The waiter came with raised eyebrows, and when Sabrina nodded, he removed their full plates. “It was not good, madame?” he asked each of them.


C'était excellent. Malheureusement nous étions distraites.


Nous reviendrons
,” Stephanie said. She looked at Sabrina, her eyes bewildered. “It feels so natural to speak French, but it feels right to speak English, too. It's as if I'm always caught somewhere between two people, whatever I do. Whatever I decide.”

Outside, in the mild evening, they retraced their steps back to L'Hôtel. Stephanie walked past the fine antiques furnishing the sitting room of their suite, past a table with fruit and a bottle of champagne sent by the manager, to the terrace, filled with late autumn flowers. She leaned against the low wall, gazing at the steeple of the church of Saint-Germain-des-Prés. “It's terrible, what we're doing,” she murmured. “I hate it, I hate it, but I don't know what else to do.”

Sabrina was in the doorway behind her. “What do you hate?”

“Hurting you.” She did not turn around. “You knew that's what I meant; you always know what I mean. I hate hurting you. But wouldn't it be enough if you kept Garth and I took Penny and Cliff?” She heard Sabrina's sharp intake of breath and she swung around. “I'm sorry, oh, God, Sabrina, I'm sorry, I don't know what's wrong with me, I sound like a vendor haggling in the market. It's just that I feel so trapped . . . that there's no good way to untangle what we've done . . . and I love you and I know you love me and I need you—we've always needed each other; we've always been closer to each other than anybody, anywhere—but still . . .”

“Still we're further apart than we've ever been.”

“Yes.”

The width of the terrace stretched between them. Sabrina's arms came up and Stephanie leaned forward, as if to move into her embrace. But at the same moment, Sabrina's arms fell to her sides and Stephanie leaned back against the wall. The terrace seemed to widen between them. They looked at each other in the faint light, identical
faces, beloved faces, separated by all that they themselves had set in motion. Around them, the scent of chrysanthemums and stock seemed painfully sharp; the distant sounds of traffic suddenly rose to a clamor.
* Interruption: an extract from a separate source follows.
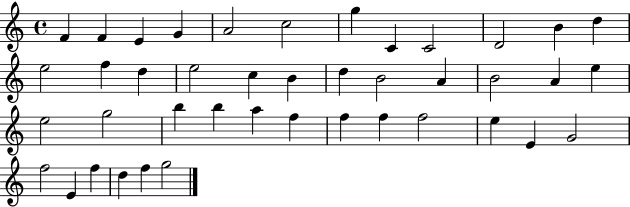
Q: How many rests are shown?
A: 0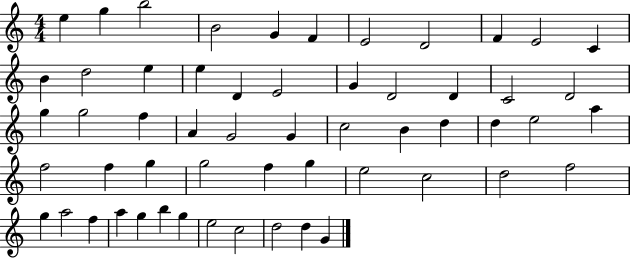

“I'm going to bed,” Stephanie said and, in a flurry of movement, crossed the terrace, passed Sabrina in the doorway, and disappeared into the bedroom. Sabrina stood where she was, watching the church steeple fade as the lights of the city went out one by one. It was very late; the hotel slumbered. On the street below, a dog barked, a man said good night to friends, a pair of motorcyclists revved their engines and roared off into the distance. In the silence that followed, as clearly as if they were beside her, she heard her children's laughter and the clatter of their feet as they dashed about the house. She closed her eyes. I won't give them up. I won't give them up. I won't give them up.